Memory Error When Dealing With Huge Data
Solution 1:
As others have noted, six million bins doesn't sound very useful. But a simple thing would be to reuse the same figure: since the only plot elements that change are things other than the histograms, try something like this:
vline1 = plt.axvline(...)
vline2 = plt.axvline(...)
lgd = legend()
and after the savefig don't close the figure and plot new histograms, instead reuse it, changing what needs to be changed:
# change vline1 and vline2 positions and labels
vline1.set_data([240,240],[0,1])
vline1.set_label('new label')
vline2.set_data(...)
vline2.set_label(...)
# remove old legend, replace with new
lgd.remove()
lgd = plt.legend(loc=4)
plt.xlabel('new xlabel')
# etc
Finally call savefig again with the new filename.
Solution 2:
You plot 6 million bins and then zoom in on (presumably) a small part of that. With two lines per figure, that's 12 million data points and I'm not surprised matplotlib crashes once you try and plot another 12 million in the next figure. I highly doubt you really need six million bins, so let's try and get your histogram down to a more manageable size!

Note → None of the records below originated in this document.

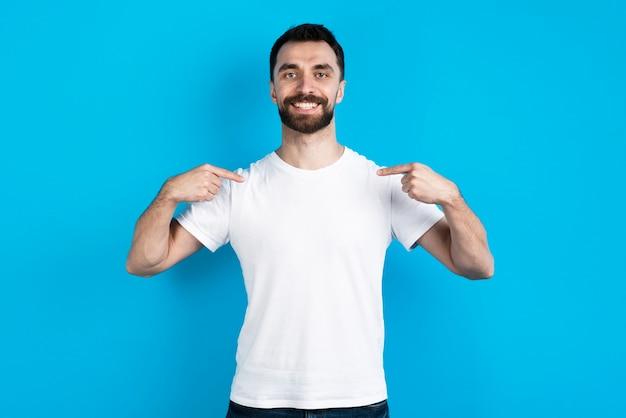 Hombre posando mientras se señala a sí mismo Foto gratis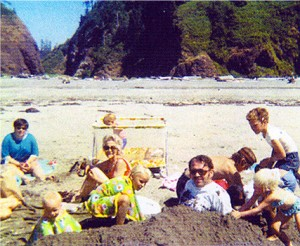 July 1970.  Russ and other kids bury Papa in the hot sand at Long Beach.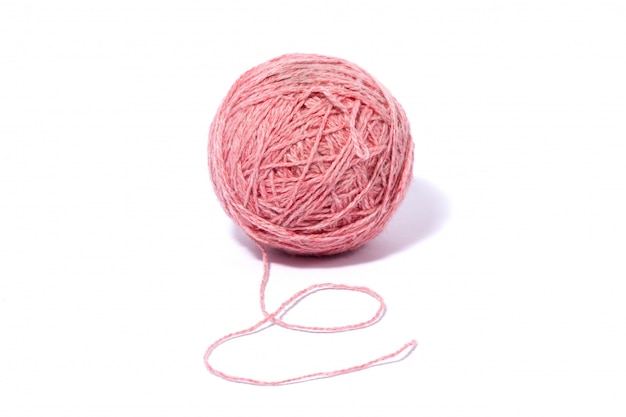 Ball of woolen pink thread isolated on white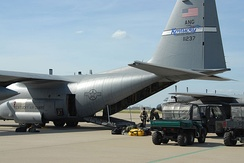 Members of the Kentucky Air Guard's 123rd Special Tactics Squadron load rescue gear onto a C-130 for deployment to coastal Texas .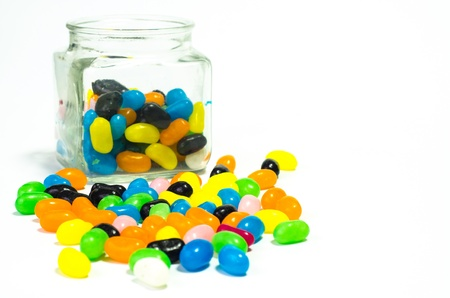 Jelly beans sugar candy snack in a jar isolated on white photo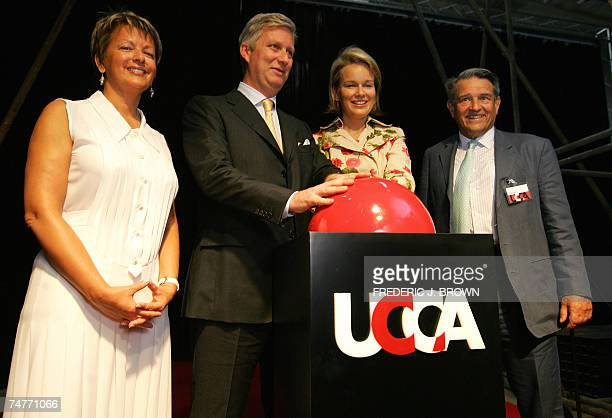 Belgium's Crown Prince Philippe and Crown Princess Mathilde pushes the red button during an unveiling ceremony at construction site of the Ullens...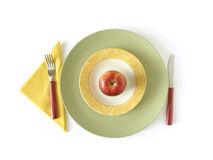 Dieting - healthy eating. Informal place setting with a red apple on colorful plates, fork, knife and paper napkins. View from above, isolated on white with soft Stock Photos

Let's say that your data spans the 44 or 48 hours that you wish to look at. Then with six million bins this would imply you have a 30 millisecond resolution in your data. Considering the resolution of minutes which you display, this seems unreasonable. Alternatively, you have a resolution of seconds, so 6 million bins would imply your data spans 70 days, but you only look at two of them.
Let's assume you are interested in two days of data with a resolution in terms of seconds or minutes.

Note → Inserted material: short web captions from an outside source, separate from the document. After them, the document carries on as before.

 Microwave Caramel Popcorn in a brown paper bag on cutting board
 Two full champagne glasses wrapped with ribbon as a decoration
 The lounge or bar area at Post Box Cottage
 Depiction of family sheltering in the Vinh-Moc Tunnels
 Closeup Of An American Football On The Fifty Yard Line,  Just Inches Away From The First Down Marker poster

While you specify bins as a number of bins, you can also specify a range of values. Thus for your first graph, you could say
plt.hist(taccept_list, bins=range(120), normed = True, histtype ="step", cumulative = True, color = 'b', label = 'accepted answer')
plt.hist(tfirst_list, bins=range(120), normed = True, histtype ="step", cumulative = True, color = 'g',label = 'first answer')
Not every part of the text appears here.